• _INSTRUCTIONS FOR THE TASK_
Copy out the rows below word for word, starting at the line that contains "What distance from" and continuing through the last row, with both ends included.

• _GIVEN DATA_
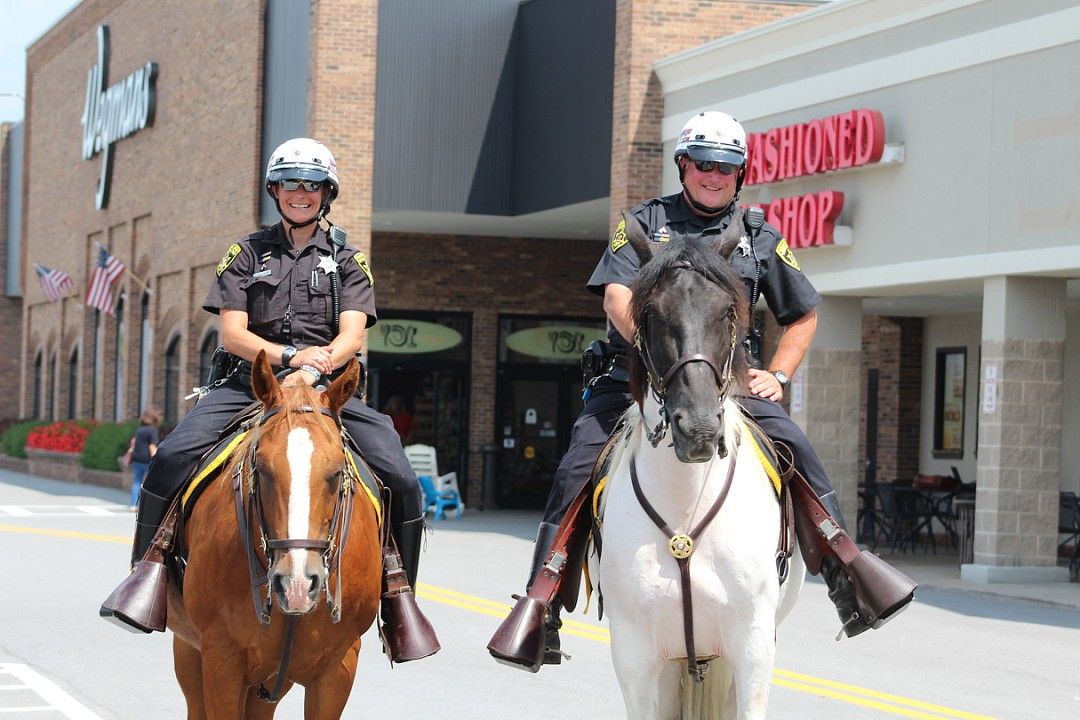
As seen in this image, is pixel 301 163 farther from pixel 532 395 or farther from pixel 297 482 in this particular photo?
pixel 532 395

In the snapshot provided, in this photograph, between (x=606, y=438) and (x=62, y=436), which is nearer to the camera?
(x=606, y=438)

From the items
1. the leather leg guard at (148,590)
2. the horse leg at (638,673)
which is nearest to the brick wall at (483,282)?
the leather leg guard at (148,590)

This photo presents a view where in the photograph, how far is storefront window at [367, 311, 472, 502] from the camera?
35812 mm

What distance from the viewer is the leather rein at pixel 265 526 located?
6.45m

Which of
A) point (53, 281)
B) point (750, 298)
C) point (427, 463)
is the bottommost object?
point (427, 463)

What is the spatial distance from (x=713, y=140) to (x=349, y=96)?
967 inches

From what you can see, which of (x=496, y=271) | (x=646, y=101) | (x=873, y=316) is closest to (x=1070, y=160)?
(x=646, y=101)

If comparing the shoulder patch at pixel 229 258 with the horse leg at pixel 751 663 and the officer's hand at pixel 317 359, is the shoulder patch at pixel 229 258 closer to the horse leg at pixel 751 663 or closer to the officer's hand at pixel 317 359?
the officer's hand at pixel 317 359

• _WRITTEN RESPONSE_
What distance from the viewer is the leather rein at pixel 265 526 located?
6.45m

Which of
A) point (53, 281)
B) point (750, 298)
C) point (427, 463)
is the bottommost object?
point (427, 463)

What is the spatial distance from (x=713, y=140) to (x=349, y=96)?
967 inches

From what you can see, which of (x=496, y=271) | (x=646, y=101) | (x=873, y=316) is closest to (x=1070, y=160)?
(x=646, y=101)

If comparing the shoulder patch at pixel 229 258 with the horse leg at pixel 751 663 and the officer's hand at pixel 317 359, is the shoulder patch at pixel 229 258 closer to the horse leg at pixel 751 663 or closer to the officer's hand at pixel 317 359?
the officer's hand at pixel 317 359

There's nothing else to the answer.